• **Aim of the exercise**
Repeat the data below verbatim, leaving out the pictures.

----------

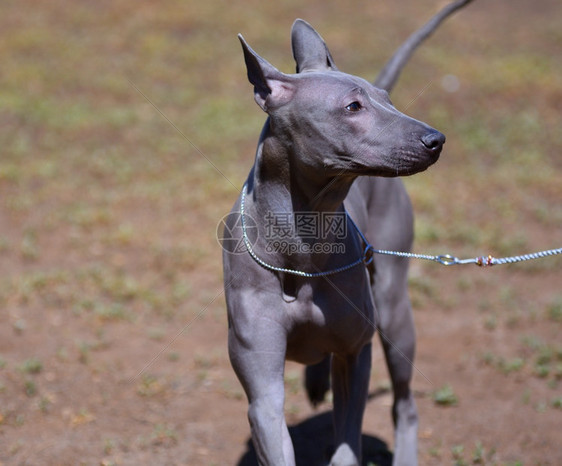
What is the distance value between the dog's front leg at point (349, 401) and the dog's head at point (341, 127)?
1007 millimetres

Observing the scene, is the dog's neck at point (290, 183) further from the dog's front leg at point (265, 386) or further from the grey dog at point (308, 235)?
the dog's front leg at point (265, 386)

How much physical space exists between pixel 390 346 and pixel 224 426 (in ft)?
4.12

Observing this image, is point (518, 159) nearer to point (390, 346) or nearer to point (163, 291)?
point (163, 291)

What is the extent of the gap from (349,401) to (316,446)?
1218 millimetres

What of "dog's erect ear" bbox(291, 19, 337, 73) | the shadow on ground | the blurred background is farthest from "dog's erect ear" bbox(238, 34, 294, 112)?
the blurred background

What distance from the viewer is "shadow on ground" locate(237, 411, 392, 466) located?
4562 mm

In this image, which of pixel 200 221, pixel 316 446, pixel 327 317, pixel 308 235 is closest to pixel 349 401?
pixel 327 317

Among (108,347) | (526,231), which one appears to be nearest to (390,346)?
(108,347)

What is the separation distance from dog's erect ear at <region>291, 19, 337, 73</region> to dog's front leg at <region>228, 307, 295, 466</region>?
117 cm

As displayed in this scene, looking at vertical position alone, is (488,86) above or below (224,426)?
above

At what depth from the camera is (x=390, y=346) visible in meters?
4.39

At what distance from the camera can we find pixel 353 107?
3.08 metres

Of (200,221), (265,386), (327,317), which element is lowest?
(200,221)
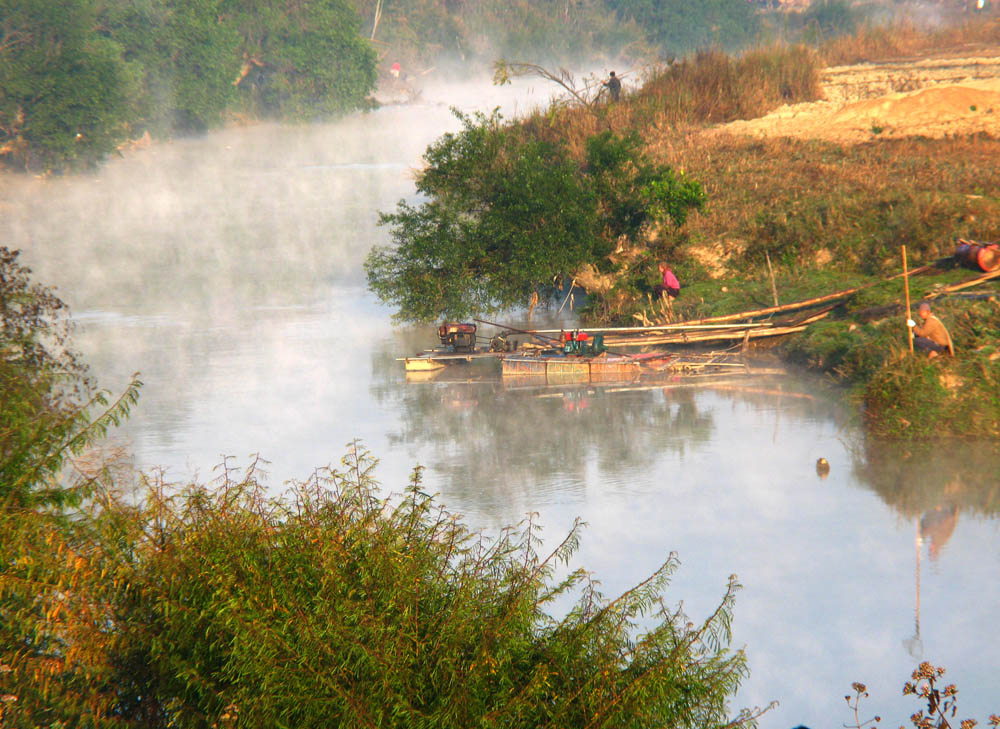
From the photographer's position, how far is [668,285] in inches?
941

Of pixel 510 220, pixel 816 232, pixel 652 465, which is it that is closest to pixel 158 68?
pixel 510 220

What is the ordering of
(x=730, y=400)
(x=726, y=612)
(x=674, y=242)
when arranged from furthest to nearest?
(x=674, y=242)
(x=730, y=400)
(x=726, y=612)

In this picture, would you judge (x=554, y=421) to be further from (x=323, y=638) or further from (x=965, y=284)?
(x=323, y=638)

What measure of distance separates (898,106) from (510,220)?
14187 millimetres

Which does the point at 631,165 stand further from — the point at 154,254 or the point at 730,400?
the point at 154,254

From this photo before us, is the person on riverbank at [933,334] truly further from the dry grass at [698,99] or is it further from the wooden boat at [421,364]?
the dry grass at [698,99]

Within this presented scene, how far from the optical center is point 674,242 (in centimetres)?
2522

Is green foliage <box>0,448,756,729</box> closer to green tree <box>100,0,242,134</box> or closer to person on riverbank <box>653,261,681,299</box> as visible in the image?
person on riverbank <box>653,261,681,299</box>

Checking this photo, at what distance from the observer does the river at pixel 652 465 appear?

----------

• **Result of this exercise**
What is the distance value between the dog's front leg at point (349, 401) and the dog's head at point (341, 127)?
1007 millimetres

Observing the scene, is the dog's neck at point (290, 183) further from the dog's front leg at point (265, 386) or further from the grey dog at point (308, 235)?
the dog's front leg at point (265, 386)

How much physical space exists between pixel 390 346 and pixel 224 426 (in ft)?
4.12

Observing this image, is point (518, 159) nearer to point (390, 346) or nearer to point (163, 291)?
point (163, 291)

What is the extent of the gap from (349,401) to (316,446)?
1218 millimetres

What of "dog's erect ear" bbox(291, 19, 337, 73) | the shadow on ground | the blurred background is farthest from "dog's erect ear" bbox(238, 34, 294, 112)?
the blurred background

What distance from the viewer is "shadow on ground" locate(237, 411, 392, 466) located?
4562 mm

In this image, which of pixel 200 221, pixel 316 446, pixel 327 317, pixel 308 235 is closest to pixel 349 401?
pixel 327 317

Among (108,347) | (526,231), which one appears to be nearest to (390,346)?
(108,347)

What is the separation distance from dog's erect ear at <region>291, 19, 337, 73</region> to dog's front leg at <region>228, 307, 295, 466</region>?
117 cm

As displayed in this scene, looking at vertical position alone, is (488,86) above or below (224,426)?
above

At what depth from the camera is (x=390, y=346) visible in meters?
4.39

At what distance from the camera can we find pixel 353 107?
3.08 metres

Of (200,221), (265,386), (327,317), which element is lowest?
(200,221)
From the photographer's position, how far is [668,285] in inches?
941

Of pixel 510 220, pixel 816 232, pixel 652 465, which is it that is closest to pixel 158 68?
pixel 510 220

What is the ordering of
(x=730, y=400)
(x=726, y=612)
(x=674, y=242)
when arranged from furthest to nearest?
(x=674, y=242)
(x=730, y=400)
(x=726, y=612)

In this picture, would you judge (x=554, y=421) to be further from (x=323, y=638) or further from (x=965, y=284)?
(x=323, y=638)

What measure of distance separates (898,106) from (510,220)?
14187 millimetres

Which does the point at 631,165 stand further from — the point at 154,254 or the point at 730,400?
the point at 154,254

From this photo before us, is the person on riverbank at [933,334] truly further from the dry grass at [698,99] or is it further from the wooden boat at [421,364]?
the dry grass at [698,99]

Within this presented scene, how far from the optical center is point 674,242 (in centimetres)?
2522

Is green foliage <box>0,448,756,729</box> closer to green tree <box>100,0,242,134</box> or closer to person on riverbank <box>653,261,681,299</box> as visible in the image?
person on riverbank <box>653,261,681,299</box>

Checking this photo, at what distance from the observer does the river at pixel 652 465 appear?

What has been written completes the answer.